>> Begin SUPPLIED MATERIAL

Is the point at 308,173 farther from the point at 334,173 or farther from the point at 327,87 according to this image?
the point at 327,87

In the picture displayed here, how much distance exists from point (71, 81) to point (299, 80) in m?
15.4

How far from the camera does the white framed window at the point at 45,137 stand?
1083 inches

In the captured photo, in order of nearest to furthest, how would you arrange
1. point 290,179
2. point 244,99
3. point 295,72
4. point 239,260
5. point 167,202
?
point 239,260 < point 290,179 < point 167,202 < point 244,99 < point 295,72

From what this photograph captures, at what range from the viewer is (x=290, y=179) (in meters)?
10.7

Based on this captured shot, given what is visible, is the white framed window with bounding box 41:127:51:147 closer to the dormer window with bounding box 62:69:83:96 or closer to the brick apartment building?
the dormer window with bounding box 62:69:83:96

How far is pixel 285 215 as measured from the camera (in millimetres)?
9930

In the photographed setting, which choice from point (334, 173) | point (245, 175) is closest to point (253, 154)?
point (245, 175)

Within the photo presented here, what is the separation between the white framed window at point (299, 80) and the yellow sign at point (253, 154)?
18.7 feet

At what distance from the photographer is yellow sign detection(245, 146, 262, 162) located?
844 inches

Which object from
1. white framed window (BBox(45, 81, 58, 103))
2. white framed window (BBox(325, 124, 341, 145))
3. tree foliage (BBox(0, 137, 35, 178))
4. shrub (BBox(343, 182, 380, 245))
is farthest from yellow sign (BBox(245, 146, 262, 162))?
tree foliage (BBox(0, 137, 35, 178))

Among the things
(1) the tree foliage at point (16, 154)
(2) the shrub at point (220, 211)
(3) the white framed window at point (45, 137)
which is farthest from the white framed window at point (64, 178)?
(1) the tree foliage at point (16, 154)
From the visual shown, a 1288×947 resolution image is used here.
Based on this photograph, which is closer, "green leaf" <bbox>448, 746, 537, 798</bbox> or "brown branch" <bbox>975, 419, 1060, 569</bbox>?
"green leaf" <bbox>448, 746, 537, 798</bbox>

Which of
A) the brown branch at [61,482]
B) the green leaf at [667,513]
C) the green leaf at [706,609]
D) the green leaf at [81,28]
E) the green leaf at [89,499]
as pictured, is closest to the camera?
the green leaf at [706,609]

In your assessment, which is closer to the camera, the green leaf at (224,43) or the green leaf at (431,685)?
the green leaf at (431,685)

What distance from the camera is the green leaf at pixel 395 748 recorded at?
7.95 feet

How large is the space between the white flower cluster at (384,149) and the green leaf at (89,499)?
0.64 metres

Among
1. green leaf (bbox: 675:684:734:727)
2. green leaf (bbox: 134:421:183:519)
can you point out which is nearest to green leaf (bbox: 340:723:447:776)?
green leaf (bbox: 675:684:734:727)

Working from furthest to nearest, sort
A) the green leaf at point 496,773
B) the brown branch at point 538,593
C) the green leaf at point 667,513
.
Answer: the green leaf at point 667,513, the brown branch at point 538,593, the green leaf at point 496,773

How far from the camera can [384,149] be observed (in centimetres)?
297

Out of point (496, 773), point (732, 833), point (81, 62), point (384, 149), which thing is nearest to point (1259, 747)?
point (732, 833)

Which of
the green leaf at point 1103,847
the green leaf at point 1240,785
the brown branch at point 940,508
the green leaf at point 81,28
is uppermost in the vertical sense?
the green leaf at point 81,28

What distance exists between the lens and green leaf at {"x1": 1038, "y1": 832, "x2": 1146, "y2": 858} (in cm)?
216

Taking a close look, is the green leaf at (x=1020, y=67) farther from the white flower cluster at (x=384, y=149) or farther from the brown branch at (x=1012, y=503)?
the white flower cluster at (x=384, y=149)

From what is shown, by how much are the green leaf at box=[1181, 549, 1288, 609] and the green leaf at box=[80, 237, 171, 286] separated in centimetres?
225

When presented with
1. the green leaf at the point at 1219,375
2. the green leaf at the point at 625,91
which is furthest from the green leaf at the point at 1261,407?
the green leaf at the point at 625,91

>> End SUPPLIED MATERIAL

- _PROBLEM DETAILS_
Put every line of the listing, from the one containing "From what is" through the last, inclusive, into a Markdown table with the columns Number and Entry, skipping blank lines.

- _SOLVED EXERCISE_
| Number | Entry |
|---|---|
| 1 | From what is shown, by how much are the green leaf at box=[1181, 549, 1288, 609] and the green leaf at box=[80, 237, 171, 286] separated in centimetres? |
| 2 | 225 |
| 3 | When presented with |
| 4 | 1. the green leaf at the point at 1219,375 |
| 5 | 2. the green leaf at the point at 625,91 |
| 6 | which is furthest from the green leaf at the point at 1261,407? |
| 7 | the green leaf at the point at 625,91 |